Veritas-bu

[Veritas-bu] Re: start notify and multiple data streams

2001-06-21 15:51:39
Subject: [Veritas-bu] Re: start notify and multiple data streams
From: John_Wang AT enron DOT net (John_Wang AT enron DOT net)
Date: Thu, 21 Jun 2001 14:51:39 -0500
Hello Curtis

If they were truly critical, they would be worth the added cost of a decent
filesystem.

A true hot backup state leaves the core of the database tables in a consistent
state and journals continuing activity, allowing ongoing database activity with
a modest performance hit that's probably more manageable than a mad scramble to
back everything up.   I believe you are thinking of leaving the database in a
quiescent state where the database is actually shut down.   Hey, I wasn't the
one to start using the term "hot backup" in this thread and have no idea if
there really is a "hot backup" mode in any known databases.   I suspect that the
term "hot backup" is a misnomer from the original poster.

A decent filesystem provides that ability without application developers having
to design it in.   Arguably a decent database would also have it built in and
would simply implement it as part of their rollback algorithm by simply allowing
for a suspension in the journal or log consolidation to consistent states,   I
know that Techra had the ability to rollback to the last known consistent state
and hence was actually journalling everything anyway.   Such functionality may
be found for free if you're willing to bone up on being a DBA from a system
administrator's perspective.
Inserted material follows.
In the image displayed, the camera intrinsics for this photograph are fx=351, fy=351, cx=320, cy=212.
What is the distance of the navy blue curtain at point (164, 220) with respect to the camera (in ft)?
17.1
Tell your employer to have you trained as a DBA or
buy the filesystem so that you can meet that responsibility ubiquitously.   My
advocation of a systematic filesystem solution is obvious proof that I am
acknowledging that database servers cannot be quiescent indefinitely.   I simply
believe that run optimization by multi-streaming can ever produce truly
acceptable and consistent results and therefore a systematic approach is
required.

Even a mad scramble to minimize your backup window results in a variable
quiescent downtime requirement and with Netbackup results in a variable time at
which this window starts.   Critical servers tend to require that the quiescent
periods are agreed upon beforehand and be of a regular period of time as well as
being a minimum.   If the servers are truly critical, saying that it'll be shut
down for an unspecified but minimal amount of time sometime during the backup
window would not be good enough.    Ultimately, you need a decent filesystem.
Purchasing a filesystem product is a capital expenditure, over time the cost of
capex amortizes to far less than the value of time spent by employees at water
coolers.   It's good business practice to consider capex cheap.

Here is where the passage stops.